The program was created with one purpose in mind: to show offenders first-hand about the trauma, physical pain, emotional suffering and devastation, financial loss, anger and frustration that is commonly experienced by innocent victims and their family members resulting from a DUI-related crash. 

Participation in victim impact panels is permissible, but not mandatory, under C.G.S. § 54-56g(g), the pretrial alcohol education program statute.

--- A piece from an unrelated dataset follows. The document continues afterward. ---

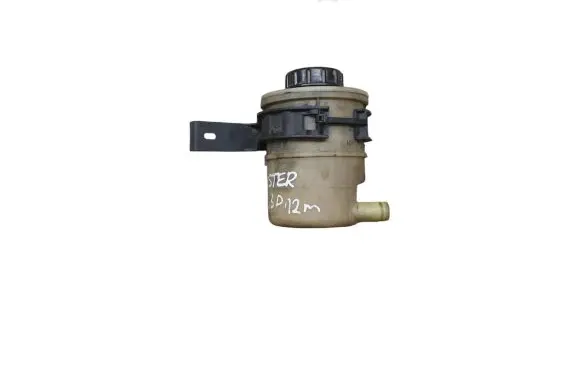 Renault Master III Power steering fluid tank/reservoir 7700795347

Persons referred by the court to MADD for participation in the program are ordinarily required to pay MADD a $75 fee.
 
Response: Rule 1.2 of the Code of Judicial Conduct provides that a judge “should act at all times in a manner that promotes public confidence in the … impartiality of the judiciary, and shall avoid impropriety and the appearance of impropriety.  The test for appearance of impropriety is whether the conduct would create in reasonable minds a perception that the judge violated this Code or engaged in other conduct that reflects adversely on the judge’s honesty, impartiality, temperament, or fitness to serve as a judge.” 
 
Rule 1.3 provides that a judge “shall not use or attempt to use the prestige of judicial office to advance the personal or economic interests of the judge or others or allow others to do so.”
 
Based upon the information provided, including that the organization is a victim support and advocacy group that takes strong positions on DUI cases and lobbies actively on behalf of its interests, and that it receives a fee from participants for every court referral to the DUI victim impact panel program, the Committee unanimously determined that acceptance of the award would violate Rules 1.2 and 1.3. In rendering this opinion, the Committee also considered New York Advisory Opinion 11-85 (judge should not participate in private meetings with MADD where goal seems to involve attempt to promote a particular agenda) and Florida Judicial Ethics Advisory Committee Opinion 2000-18 (judge may not nominate fellow judge for MADD award and nominated judges are precluded from accepting MADD award). As the New York advisory committee stated: “Although MADD’s goals may be laudable, the organization appears to be heavily one-sided in nature as it identifies itself as a victim support and advocacy group.” In addition, as the Florida advisory committee pointed out, the acceptance of an award under these circumstances would cast doubt on the accepting judge’s impartiality in future DUI cases.